*What is needed*.
The line containing "In the picture, does" marks where to begin; quote it and every line after it through the end of the data, exactly as written.

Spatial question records
□ □ □

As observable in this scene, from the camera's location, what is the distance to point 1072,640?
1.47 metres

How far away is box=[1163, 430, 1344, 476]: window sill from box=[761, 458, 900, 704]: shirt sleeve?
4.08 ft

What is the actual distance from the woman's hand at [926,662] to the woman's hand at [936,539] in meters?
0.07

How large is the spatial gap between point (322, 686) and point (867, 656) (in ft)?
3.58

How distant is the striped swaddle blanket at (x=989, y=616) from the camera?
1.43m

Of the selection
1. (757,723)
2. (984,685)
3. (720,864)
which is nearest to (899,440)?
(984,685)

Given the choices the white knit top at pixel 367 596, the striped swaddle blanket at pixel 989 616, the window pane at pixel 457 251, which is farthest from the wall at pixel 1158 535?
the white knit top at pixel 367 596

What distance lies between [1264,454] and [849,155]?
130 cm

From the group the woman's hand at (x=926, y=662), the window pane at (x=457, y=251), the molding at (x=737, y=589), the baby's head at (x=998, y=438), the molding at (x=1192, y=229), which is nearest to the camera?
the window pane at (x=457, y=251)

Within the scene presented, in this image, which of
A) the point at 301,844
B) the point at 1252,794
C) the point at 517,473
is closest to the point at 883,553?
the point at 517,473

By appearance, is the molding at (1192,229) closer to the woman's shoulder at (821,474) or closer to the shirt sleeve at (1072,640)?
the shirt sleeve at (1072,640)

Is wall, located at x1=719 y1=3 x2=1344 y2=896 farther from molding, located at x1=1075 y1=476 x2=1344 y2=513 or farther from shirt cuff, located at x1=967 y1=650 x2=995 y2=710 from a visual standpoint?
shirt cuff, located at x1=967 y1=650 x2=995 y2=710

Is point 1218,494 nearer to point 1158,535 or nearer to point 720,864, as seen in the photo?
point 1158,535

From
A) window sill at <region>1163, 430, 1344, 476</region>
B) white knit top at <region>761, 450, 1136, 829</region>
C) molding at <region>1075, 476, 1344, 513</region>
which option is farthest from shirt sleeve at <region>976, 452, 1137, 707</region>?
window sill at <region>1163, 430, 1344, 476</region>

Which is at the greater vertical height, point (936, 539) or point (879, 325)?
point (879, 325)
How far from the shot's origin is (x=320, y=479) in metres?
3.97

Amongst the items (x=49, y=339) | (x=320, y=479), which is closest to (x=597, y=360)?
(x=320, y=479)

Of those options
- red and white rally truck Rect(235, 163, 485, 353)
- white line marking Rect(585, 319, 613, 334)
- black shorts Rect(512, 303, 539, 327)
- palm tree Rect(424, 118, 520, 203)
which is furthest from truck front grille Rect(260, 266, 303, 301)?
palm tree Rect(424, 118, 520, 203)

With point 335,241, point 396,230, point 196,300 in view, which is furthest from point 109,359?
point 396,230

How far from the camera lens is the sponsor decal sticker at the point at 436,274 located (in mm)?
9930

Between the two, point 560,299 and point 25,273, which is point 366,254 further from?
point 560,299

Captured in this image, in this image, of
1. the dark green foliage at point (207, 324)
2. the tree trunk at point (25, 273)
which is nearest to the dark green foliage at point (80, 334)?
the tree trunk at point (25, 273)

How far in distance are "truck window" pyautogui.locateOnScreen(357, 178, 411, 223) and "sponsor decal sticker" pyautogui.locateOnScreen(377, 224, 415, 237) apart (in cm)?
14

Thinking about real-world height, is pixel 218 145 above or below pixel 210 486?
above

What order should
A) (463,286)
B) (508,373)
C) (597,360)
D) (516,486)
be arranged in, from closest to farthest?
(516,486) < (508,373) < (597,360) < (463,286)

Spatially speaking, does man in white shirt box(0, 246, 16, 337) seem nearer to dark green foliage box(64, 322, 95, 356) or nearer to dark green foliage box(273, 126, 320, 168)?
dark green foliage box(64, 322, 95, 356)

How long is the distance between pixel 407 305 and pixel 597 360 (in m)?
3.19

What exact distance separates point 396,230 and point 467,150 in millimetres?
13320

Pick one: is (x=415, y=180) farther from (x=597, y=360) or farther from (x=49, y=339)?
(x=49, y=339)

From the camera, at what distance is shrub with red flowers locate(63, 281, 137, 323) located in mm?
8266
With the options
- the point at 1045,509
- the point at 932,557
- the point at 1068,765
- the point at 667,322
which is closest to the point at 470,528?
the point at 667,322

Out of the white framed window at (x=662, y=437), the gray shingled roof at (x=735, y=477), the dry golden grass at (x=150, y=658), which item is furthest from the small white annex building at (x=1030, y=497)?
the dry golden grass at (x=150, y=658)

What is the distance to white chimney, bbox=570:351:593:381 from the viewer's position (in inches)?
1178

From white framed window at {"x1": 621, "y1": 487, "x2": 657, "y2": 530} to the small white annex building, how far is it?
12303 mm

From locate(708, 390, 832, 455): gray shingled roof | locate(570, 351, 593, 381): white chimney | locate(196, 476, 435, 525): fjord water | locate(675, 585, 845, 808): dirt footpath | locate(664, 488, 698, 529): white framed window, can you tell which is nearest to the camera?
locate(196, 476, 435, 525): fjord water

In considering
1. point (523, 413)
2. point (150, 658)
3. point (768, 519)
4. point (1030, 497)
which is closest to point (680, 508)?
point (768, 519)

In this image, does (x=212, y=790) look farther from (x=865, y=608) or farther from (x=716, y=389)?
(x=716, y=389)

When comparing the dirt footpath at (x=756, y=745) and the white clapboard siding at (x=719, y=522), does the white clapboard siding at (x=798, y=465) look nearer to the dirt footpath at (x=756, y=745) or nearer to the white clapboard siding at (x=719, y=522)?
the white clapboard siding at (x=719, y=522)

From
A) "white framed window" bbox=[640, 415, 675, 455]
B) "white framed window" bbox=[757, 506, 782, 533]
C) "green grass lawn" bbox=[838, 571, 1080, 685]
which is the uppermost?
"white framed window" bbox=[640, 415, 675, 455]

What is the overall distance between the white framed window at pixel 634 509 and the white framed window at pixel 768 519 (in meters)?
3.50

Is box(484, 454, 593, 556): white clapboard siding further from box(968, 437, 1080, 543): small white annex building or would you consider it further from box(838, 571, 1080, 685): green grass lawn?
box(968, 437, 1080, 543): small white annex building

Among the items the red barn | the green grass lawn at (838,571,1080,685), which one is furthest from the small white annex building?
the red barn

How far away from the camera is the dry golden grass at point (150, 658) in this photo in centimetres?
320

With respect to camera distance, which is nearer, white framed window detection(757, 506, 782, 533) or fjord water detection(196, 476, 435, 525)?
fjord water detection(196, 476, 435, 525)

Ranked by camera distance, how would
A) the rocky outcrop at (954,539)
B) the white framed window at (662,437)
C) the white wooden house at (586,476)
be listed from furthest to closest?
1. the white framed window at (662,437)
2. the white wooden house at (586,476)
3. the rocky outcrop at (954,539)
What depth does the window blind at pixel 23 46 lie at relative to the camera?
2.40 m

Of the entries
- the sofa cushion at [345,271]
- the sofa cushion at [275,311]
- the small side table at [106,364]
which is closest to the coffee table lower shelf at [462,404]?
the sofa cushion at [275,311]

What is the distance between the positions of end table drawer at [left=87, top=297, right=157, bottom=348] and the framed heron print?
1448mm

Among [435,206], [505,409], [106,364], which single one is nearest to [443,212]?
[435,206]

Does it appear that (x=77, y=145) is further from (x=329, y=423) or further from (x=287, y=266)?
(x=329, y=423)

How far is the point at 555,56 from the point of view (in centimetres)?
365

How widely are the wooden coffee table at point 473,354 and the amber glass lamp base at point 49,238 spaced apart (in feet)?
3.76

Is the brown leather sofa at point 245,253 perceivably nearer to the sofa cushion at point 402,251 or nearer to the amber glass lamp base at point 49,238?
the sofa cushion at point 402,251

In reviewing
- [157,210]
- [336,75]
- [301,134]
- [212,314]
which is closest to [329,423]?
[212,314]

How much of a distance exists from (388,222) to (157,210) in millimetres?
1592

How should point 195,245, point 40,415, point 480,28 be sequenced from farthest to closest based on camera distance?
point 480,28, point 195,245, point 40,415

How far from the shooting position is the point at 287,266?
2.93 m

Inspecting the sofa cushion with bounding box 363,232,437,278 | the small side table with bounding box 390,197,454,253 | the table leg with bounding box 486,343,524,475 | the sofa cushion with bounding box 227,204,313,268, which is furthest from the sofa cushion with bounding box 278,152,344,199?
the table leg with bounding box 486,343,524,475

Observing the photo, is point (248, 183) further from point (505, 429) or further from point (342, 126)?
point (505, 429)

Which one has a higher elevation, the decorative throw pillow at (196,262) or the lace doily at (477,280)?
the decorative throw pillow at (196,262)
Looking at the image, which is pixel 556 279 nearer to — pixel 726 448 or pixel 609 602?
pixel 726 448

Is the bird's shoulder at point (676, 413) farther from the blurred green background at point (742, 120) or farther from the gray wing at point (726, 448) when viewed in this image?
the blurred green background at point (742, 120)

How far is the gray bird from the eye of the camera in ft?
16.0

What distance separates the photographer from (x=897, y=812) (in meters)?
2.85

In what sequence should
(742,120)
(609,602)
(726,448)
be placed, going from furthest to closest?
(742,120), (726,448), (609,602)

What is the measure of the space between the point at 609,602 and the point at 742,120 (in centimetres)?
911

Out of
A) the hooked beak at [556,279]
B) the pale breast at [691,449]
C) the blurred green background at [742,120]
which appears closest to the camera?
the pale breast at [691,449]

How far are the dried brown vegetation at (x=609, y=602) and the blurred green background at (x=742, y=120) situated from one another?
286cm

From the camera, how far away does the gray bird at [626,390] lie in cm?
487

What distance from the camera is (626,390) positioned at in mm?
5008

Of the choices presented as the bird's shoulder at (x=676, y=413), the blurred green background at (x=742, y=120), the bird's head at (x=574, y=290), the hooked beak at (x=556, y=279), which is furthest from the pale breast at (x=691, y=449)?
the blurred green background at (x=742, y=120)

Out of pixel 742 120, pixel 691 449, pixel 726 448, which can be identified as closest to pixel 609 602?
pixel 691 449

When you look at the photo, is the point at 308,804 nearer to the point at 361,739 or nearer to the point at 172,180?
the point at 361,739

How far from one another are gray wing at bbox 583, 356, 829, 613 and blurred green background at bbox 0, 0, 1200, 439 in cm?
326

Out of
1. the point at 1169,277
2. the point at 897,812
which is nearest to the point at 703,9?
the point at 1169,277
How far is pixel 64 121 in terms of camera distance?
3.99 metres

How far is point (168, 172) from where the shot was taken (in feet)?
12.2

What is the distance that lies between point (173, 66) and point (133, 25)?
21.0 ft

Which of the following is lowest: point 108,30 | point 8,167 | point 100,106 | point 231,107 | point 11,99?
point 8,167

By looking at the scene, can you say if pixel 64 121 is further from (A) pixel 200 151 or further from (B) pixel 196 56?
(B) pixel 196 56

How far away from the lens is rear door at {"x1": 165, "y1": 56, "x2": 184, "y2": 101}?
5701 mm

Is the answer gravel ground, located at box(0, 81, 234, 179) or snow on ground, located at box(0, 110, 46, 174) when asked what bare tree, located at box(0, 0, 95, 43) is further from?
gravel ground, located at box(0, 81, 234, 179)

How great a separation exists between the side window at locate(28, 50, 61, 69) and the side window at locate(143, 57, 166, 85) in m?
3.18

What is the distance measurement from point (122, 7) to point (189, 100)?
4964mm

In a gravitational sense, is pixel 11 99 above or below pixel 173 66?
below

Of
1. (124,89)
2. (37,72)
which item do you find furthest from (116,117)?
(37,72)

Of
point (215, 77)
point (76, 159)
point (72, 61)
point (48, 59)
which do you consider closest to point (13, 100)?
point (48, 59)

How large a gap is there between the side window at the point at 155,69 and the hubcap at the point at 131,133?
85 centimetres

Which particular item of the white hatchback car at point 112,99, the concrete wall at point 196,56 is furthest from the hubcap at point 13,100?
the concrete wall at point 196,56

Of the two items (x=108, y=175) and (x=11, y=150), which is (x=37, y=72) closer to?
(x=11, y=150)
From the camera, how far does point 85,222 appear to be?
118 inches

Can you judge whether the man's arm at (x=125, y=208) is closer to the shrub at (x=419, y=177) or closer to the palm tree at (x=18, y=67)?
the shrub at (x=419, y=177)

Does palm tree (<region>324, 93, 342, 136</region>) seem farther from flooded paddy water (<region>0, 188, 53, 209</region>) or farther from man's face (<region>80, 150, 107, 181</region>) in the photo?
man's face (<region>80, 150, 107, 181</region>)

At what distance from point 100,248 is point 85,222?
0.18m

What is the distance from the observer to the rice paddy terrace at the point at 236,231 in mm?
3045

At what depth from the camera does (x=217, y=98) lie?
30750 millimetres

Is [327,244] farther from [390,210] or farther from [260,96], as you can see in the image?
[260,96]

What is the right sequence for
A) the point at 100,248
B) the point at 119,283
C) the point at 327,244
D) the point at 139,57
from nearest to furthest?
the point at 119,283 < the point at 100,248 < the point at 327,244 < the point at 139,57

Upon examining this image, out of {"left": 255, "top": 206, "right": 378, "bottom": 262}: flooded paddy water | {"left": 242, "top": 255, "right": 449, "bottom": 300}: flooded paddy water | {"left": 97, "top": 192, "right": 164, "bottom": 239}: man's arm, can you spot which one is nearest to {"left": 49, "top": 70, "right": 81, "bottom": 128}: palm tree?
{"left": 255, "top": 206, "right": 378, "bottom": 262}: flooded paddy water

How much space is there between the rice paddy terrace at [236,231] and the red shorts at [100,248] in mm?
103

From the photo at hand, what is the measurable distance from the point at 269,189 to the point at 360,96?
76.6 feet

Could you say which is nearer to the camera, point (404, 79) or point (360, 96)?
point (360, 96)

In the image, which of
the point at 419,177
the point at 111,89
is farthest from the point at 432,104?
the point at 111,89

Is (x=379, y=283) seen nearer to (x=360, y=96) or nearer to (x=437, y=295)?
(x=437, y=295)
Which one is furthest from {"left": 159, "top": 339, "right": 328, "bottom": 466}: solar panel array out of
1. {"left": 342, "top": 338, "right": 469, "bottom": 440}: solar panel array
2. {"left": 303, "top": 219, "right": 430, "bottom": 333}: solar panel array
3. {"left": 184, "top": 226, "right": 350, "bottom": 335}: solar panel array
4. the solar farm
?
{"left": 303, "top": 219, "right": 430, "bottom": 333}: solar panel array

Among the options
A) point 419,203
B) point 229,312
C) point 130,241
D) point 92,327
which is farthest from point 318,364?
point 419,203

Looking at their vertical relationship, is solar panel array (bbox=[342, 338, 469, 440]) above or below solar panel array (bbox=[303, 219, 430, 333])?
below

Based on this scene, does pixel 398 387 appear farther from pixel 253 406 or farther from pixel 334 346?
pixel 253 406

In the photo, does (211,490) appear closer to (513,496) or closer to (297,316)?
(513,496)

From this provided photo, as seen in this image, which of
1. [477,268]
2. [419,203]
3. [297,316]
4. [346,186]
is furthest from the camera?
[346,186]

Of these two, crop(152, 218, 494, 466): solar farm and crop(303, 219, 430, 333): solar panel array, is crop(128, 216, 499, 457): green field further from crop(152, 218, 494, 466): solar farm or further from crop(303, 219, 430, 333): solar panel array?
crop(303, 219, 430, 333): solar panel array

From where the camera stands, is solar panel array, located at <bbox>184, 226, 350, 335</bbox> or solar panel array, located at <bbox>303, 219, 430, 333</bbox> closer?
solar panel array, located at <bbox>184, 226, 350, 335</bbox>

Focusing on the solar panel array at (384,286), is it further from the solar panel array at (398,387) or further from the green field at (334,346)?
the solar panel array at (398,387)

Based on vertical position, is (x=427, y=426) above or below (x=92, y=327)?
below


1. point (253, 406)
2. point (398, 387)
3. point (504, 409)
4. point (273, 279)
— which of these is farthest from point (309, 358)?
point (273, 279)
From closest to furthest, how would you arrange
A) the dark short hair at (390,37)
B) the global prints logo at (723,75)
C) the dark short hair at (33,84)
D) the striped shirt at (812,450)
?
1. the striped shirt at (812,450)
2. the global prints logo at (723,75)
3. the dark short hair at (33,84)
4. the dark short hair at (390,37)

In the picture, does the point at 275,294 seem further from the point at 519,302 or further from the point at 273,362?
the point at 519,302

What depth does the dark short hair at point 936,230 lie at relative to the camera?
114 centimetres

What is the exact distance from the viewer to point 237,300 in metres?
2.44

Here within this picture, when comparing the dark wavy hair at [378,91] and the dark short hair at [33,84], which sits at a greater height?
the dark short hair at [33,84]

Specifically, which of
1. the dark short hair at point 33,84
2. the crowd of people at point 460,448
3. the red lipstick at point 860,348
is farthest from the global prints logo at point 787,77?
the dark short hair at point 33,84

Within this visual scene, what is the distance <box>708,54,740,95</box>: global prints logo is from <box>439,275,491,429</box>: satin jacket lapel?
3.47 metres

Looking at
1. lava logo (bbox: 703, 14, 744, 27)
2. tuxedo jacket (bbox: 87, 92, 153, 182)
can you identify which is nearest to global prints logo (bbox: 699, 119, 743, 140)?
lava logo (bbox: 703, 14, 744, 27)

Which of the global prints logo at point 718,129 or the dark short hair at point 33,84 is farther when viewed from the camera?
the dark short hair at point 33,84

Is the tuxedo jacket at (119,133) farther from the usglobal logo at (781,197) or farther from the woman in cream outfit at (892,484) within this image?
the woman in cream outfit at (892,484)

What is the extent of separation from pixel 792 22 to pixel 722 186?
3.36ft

□ □ □

*Expected answer*.
In the picture, does the point at 275,294 seem further from the point at 519,302 or further from the point at 273,362?
the point at 519,302

What depth does the dark short hair at point 936,230 lie at relative to the camera?
114 centimetres

What is the exact distance from the viewer to point 237,300 in metres?
2.44

Here within this picture, when comparing the dark wavy hair at [378,91] and the dark short hair at [33,84], which sits at a greater height?
the dark short hair at [33,84]

Specifically, which of
1. the dark short hair at point 33,84
2. the crowd of people at point 460,448
3. the red lipstick at point 860,348
is farthest from the global prints logo at point 787,77?
the dark short hair at point 33,84

Within this visual scene, what is the distance <box>708,54,740,95</box>: global prints logo is from <box>439,275,491,429</box>: satin jacket lapel?
3.47 metres

Looking at
1. lava logo (bbox: 703, 14, 744, 27)
2. tuxedo jacket (bbox: 87, 92, 153, 182)
can you identify which is nearest to global prints logo (bbox: 699, 119, 743, 140)?
lava logo (bbox: 703, 14, 744, 27)

Which of the global prints logo at point 718,129 or the dark short hair at point 33,84 is farther when viewed from the camera?
the dark short hair at point 33,84

Is the tuxedo jacket at (119,133) farther from the usglobal logo at (781,197) or farther from the woman in cream outfit at (892,484) within this image?
the woman in cream outfit at (892,484)

What is the extent of separation from pixel 792 22 to pixel 722 186?
3.36ft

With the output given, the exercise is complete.